On a partly-sunny Thursday evening, the Famous 5s traveled to the bucolic environs of Roseburn Park, lying in the looming shadow of BT Murrayfield Stadium, to play Murrayfield DAFS 3s in a Twenty-20 evening game. The 5s, as is their wont, were a heady blend of vast experience and youthful exuberance, with a smattering of teenage know-how. Their age range was a mere 40 years – high by the standards of ESCA leagues 6 & 7, but paltry by the standards of the 5s. MDAFS by contrast were a more traditional blend of 20- and 30-somethings, who looked somewhat startled by the array of obvious energy and enthusiasm, but possibly not experience, arraigned against them.

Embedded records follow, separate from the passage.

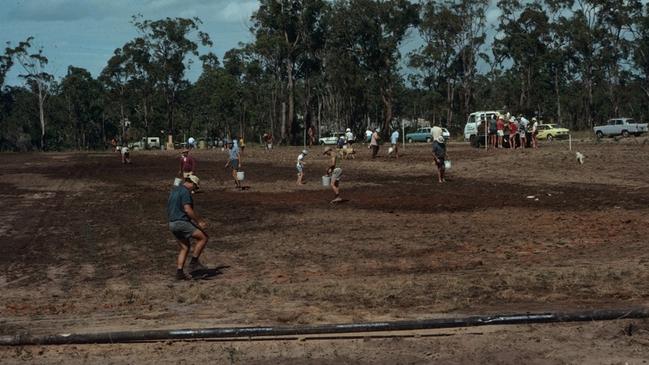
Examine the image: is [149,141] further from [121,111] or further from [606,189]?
[606,189]

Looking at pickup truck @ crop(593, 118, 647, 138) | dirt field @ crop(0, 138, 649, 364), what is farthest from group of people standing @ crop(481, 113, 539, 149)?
pickup truck @ crop(593, 118, 647, 138)

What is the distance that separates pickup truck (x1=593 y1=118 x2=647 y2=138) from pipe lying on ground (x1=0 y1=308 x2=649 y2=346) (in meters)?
52.4

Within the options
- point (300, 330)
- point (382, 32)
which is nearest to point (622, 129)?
point (382, 32)

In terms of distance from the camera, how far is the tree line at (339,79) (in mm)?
78688

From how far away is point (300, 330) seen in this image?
739 centimetres

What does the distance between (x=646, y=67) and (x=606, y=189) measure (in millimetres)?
66574

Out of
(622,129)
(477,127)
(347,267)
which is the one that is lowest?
(347,267)

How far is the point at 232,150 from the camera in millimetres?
27172

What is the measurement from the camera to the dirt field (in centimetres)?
716

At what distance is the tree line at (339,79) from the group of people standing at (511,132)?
36.6 meters

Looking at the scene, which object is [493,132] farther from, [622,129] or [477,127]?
[622,129]

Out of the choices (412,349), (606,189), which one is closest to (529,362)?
(412,349)

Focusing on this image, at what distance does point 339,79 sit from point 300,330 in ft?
253

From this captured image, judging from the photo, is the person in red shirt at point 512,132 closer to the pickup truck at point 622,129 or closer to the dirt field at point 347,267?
the dirt field at point 347,267
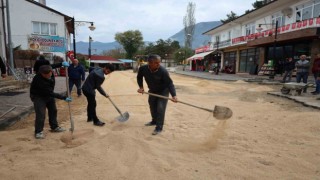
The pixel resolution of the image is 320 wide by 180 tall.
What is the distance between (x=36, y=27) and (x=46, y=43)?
7.63ft

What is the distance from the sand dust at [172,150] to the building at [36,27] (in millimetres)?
20593

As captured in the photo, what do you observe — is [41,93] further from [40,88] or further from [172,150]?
[172,150]

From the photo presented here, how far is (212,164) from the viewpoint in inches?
136

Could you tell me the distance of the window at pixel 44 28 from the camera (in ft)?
81.9

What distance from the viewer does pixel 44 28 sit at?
2536 cm

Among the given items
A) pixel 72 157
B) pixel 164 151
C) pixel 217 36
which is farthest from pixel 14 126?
pixel 217 36

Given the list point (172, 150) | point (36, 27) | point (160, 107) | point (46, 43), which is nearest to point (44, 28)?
point (36, 27)

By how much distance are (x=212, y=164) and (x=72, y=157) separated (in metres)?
2.00

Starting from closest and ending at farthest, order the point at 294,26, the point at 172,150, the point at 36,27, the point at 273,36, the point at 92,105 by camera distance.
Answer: the point at 172,150 → the point at 92,105 → the point at 294,26 → the point at 273,36 → the point at 36,27

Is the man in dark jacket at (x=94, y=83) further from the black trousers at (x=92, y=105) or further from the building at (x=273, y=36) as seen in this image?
the building at (x=273, y=36)

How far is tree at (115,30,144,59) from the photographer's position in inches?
2717

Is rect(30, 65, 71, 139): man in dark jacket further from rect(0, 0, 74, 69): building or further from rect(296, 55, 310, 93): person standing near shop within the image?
rect(0, 0, 74, 69): building

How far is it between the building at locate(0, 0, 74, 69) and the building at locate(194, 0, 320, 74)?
720 inches

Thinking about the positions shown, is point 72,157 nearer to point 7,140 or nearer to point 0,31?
point 7,140
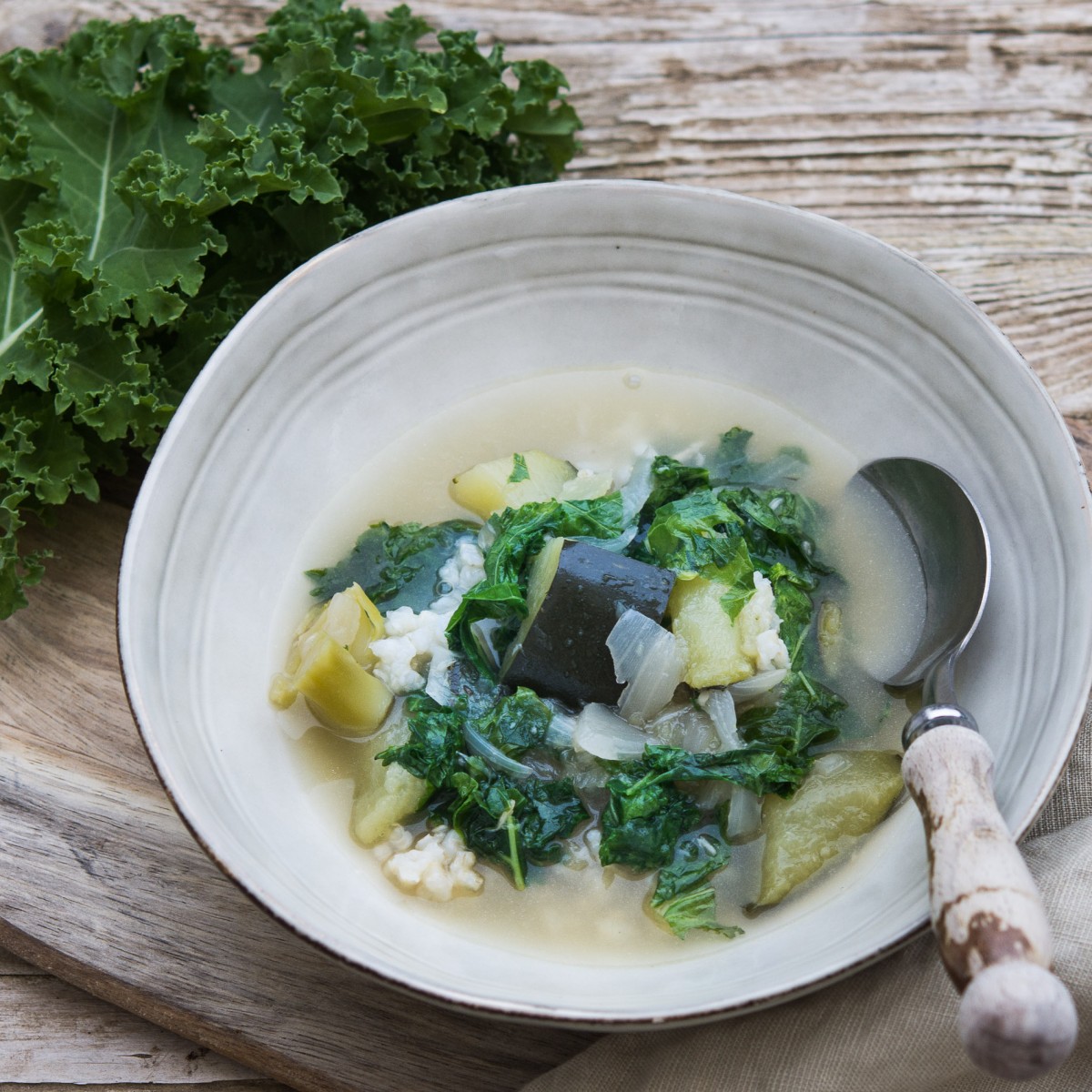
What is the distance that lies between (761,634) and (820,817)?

Youthful Captain Keith extracted his lucky coin from his inner pocket and marched purposefully out to … lose the toss on a DRS review. Carlton were duly invited to take to the field. Kyle limbered up to bowl the first over – a watchful, careful, low-scoring one. Euan shared the new ball with Kyle, and bowled an even lower-scoring one. Kyle bowled an equally-parsimonious over, Euan retaliated with a cheaper one. The game of bowler-and-mouse continued: Kyle bowled his third nearly-run-free over, then Euan struck, inducing a lofted catch to David, perfectly positioned at deep point. MDAFS were 17-1 after 5.2 overs, a good start for Carlton.
Kyle and Euan retired for well-earned rests in the outfield, and were replaced by Dougie and Hamish. Dougie, like a well-drilled rattlesnake, struck not once but twice, bowling numbers 3 and 2 in quick succession. Hamish bowled a maiden over, in the course of which a terrible misjudgment saw MDAFS number 4 running towards the bowler’s end with the ball safely in Dougie’s hands at short extra cover. Dougie had all the time in the world to pause, aim, fire and send the stumps flying with number 4 well short of his crease. At the half-way point, MDAFS were 28-4, an excellent return for Carlton’s youthful bowling attack. The pattern continued: Hamish clean-bowled number 6. The all-spin attack of Lewis and Finlay took over; Lewis confounded number 7 into a crisply-struck drive which settled into the welcoming hands of Dougie at deep mid off. 39-6.
Cricket matches often change course suddenly and unexpectedly, and this one suddenly and unexpectedly conformed to that pattern twice in quick succession. First, a sudden (and unexpected) violent rain squall had players, scorers and onlookers scurrying for whatever socially-distanced cover they could find. When the shower had eased (accompanied by a splendid rainbow), MDAFS innings unexpectedly (and suddenly) changed pace. Numbers 5 and 8 hit out, strongly. Lofted drives soared over the infield, only to stop short on landing in the sodden outfield. Mighty swipes either side of the wicket travelled damply just beyond the infield for one or two runs. A particularly ferocious hoick crossed the faint boundary for a maximum; MDAFS score achieved a veneer of respectability. Captain Keith turned to his tallest, his most experienced, and his youngest bowlers to finish off the innings: Dougie returned for an eventful over in the course of which he bowled the dangerous number 8, and the even more dangerous number 5 retired on 25 runs. Euan and Hamish combined to mop up what was left of the tail, Hamish taking a second well-earned wicket, bowling number 11 who was trying to hoist a straight one over cow corner. MDAFS closed on 85-8.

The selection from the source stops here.